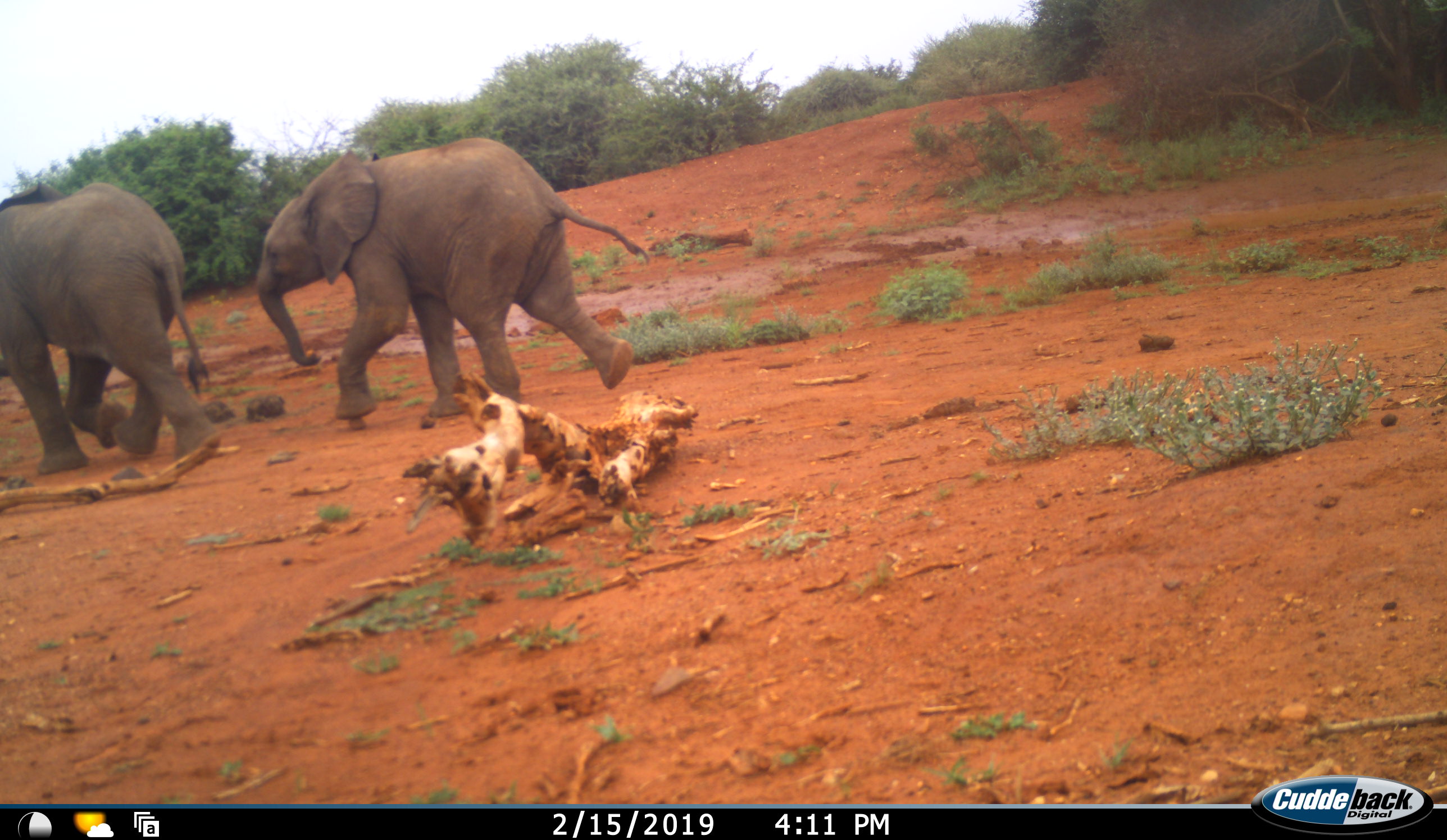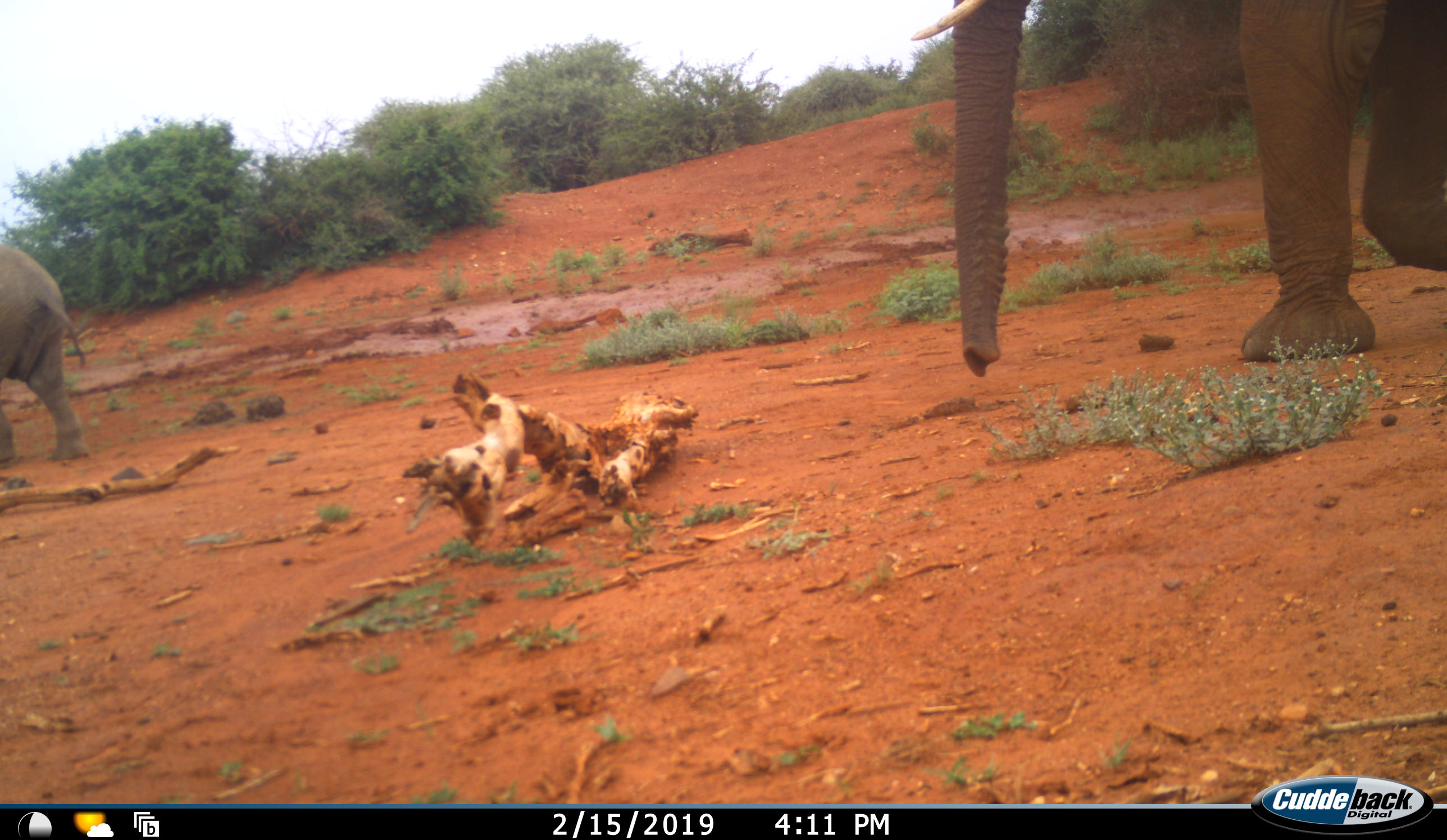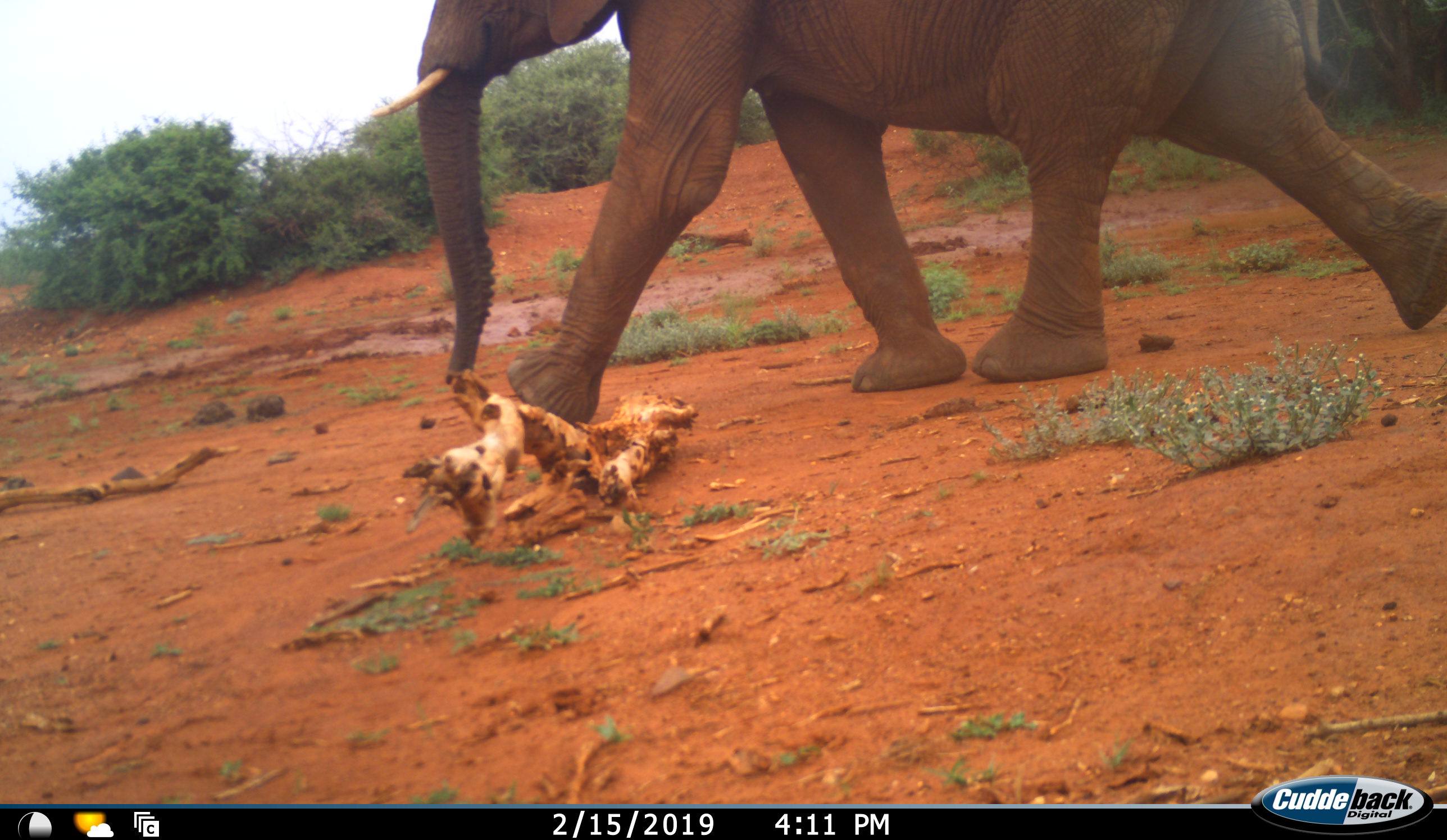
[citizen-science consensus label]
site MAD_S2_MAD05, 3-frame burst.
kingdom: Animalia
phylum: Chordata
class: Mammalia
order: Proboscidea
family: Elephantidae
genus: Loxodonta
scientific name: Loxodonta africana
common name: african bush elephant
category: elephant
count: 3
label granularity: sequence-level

::::

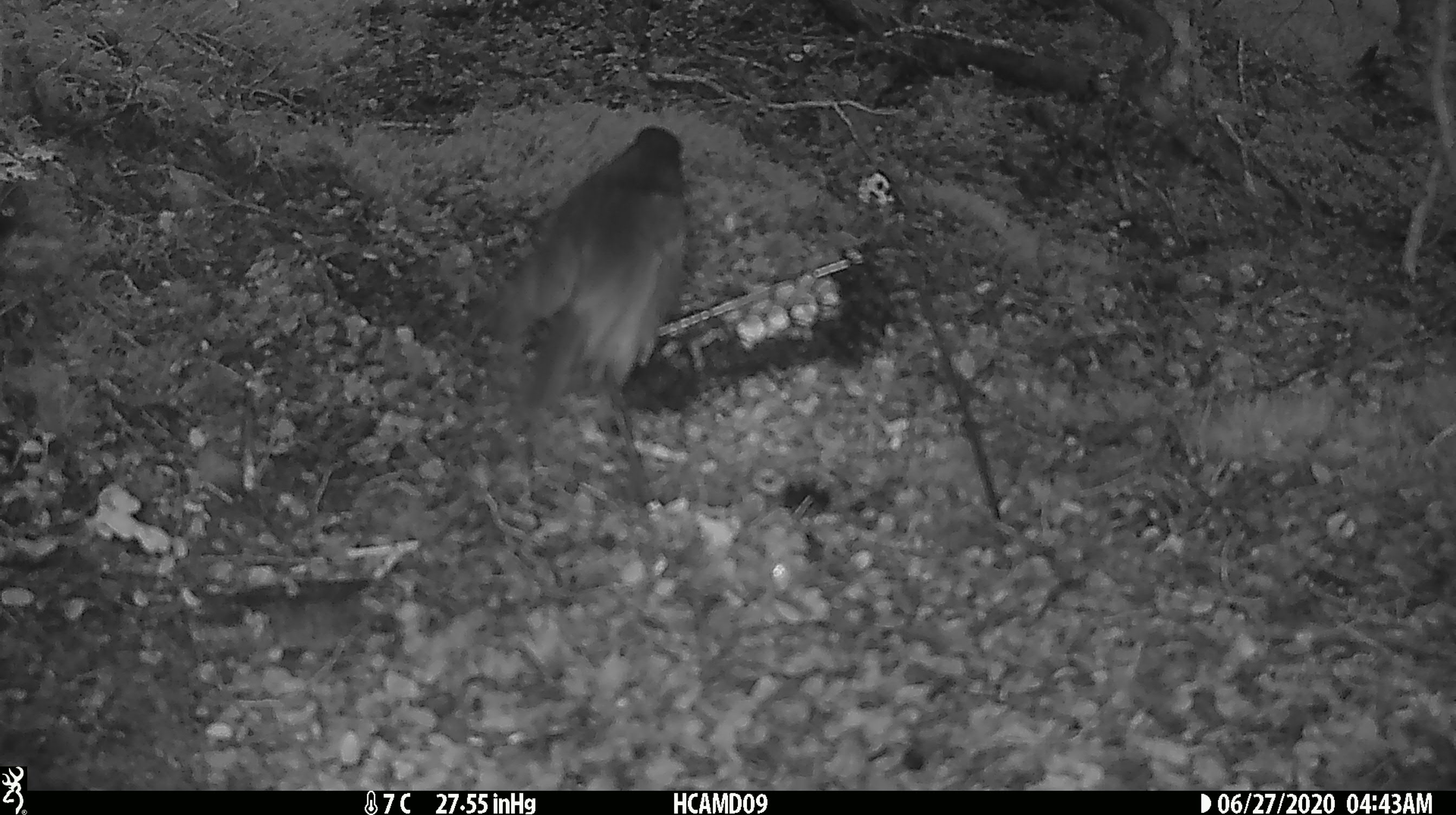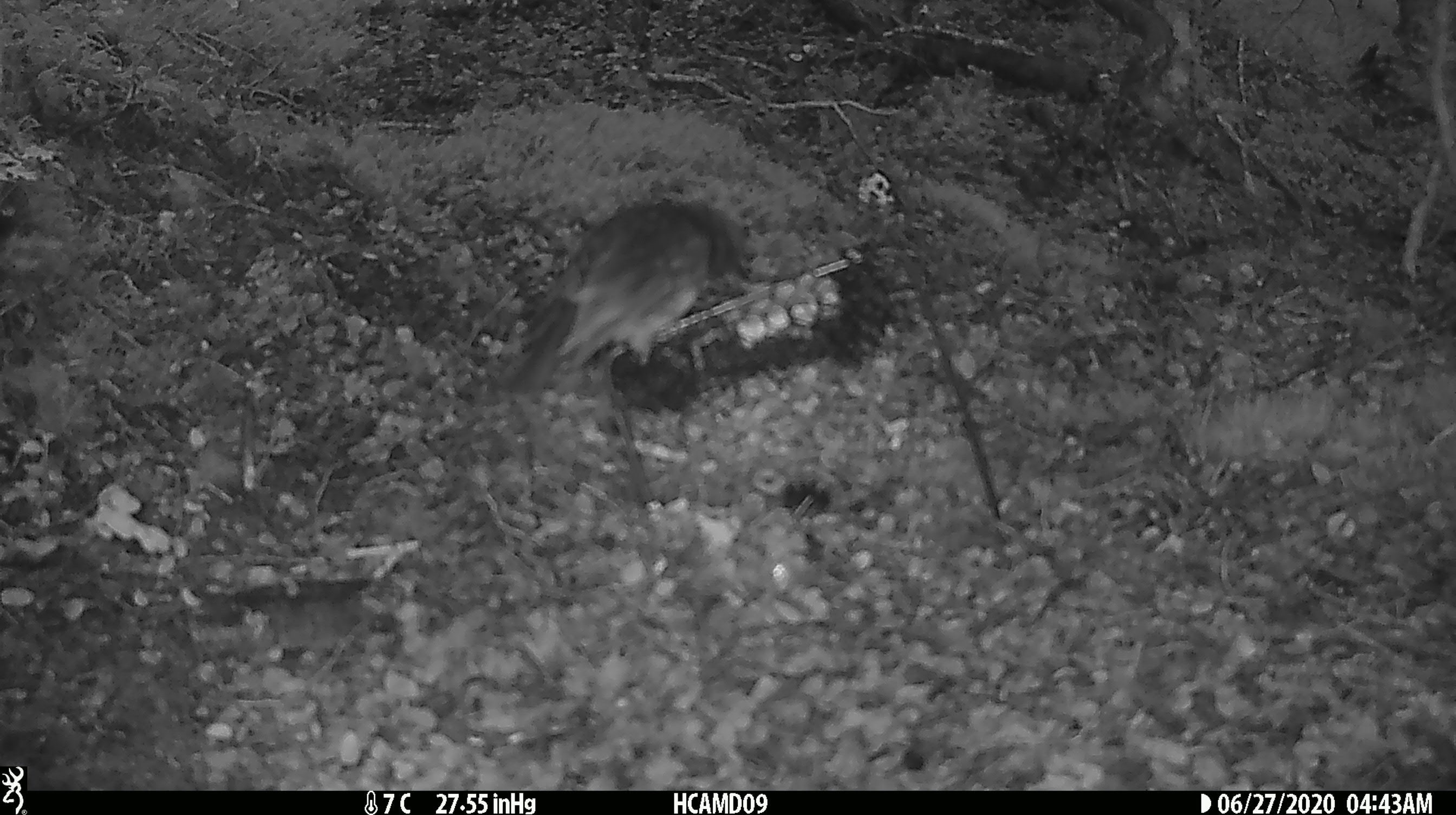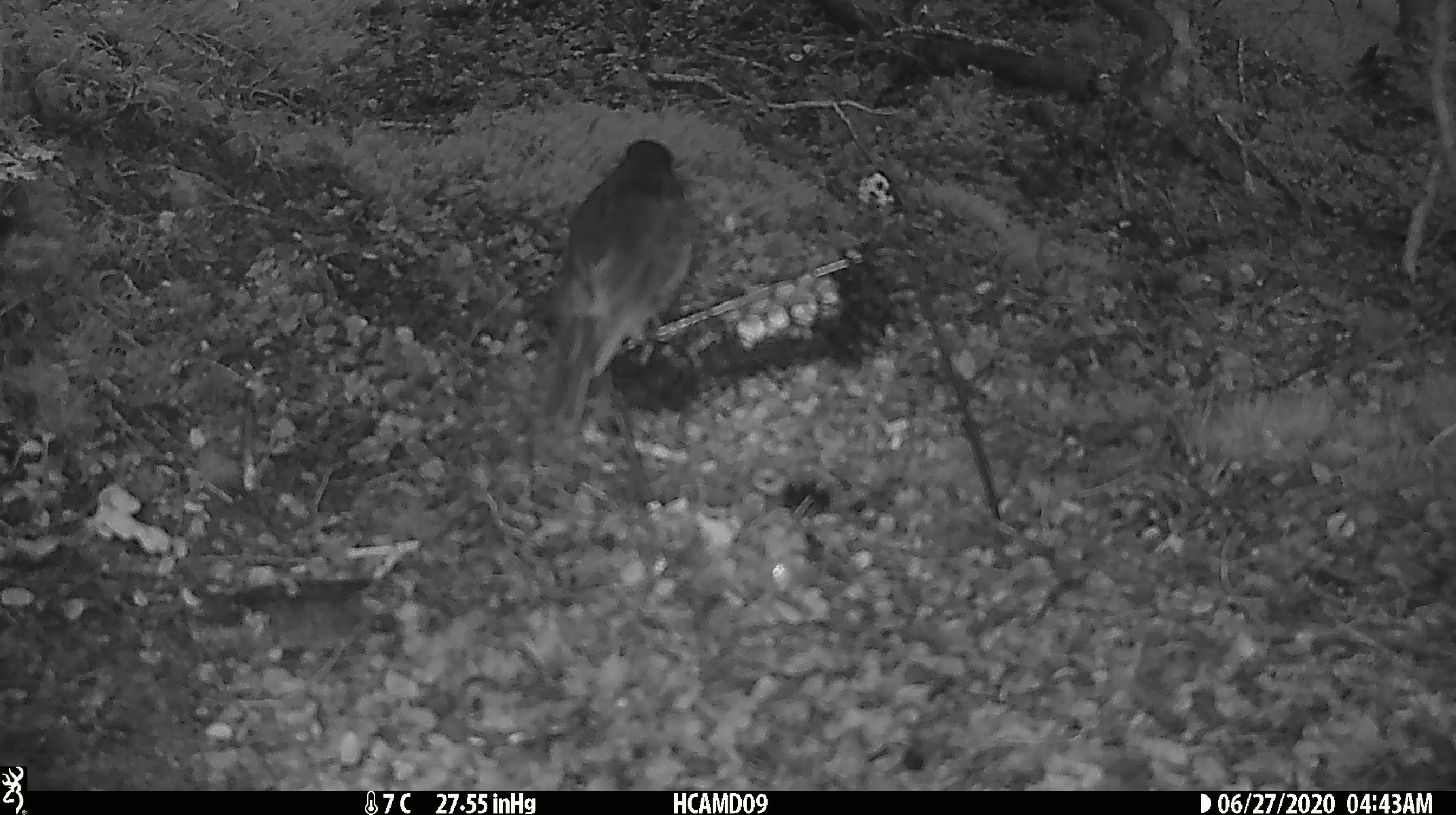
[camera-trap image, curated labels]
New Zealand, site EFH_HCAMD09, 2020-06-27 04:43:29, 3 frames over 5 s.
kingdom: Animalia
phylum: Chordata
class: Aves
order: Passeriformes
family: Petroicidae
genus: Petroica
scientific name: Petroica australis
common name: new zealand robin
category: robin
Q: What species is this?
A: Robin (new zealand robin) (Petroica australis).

::::

# PROBLEM DESCRIPTION
Using the entries above, return exactly the lines from the line with "[citizen-science consensus label]" to the line with "label granularity: sequence-level", counting both of those lines.

# RESULT FOR THIS EXERCISE
[citizen-science consensus label]
site MAD_S2_MAD05, 3-frame burst.
kingdom: Animalia
phylum: Chordata
class: Mammalia
order: Proboscidea
family: Elephantidae
genus: Loxodonta
scientific name: Loxodonta africana
common name: african bush elephant
category: elephant
count: 3
label granularity: sequence-level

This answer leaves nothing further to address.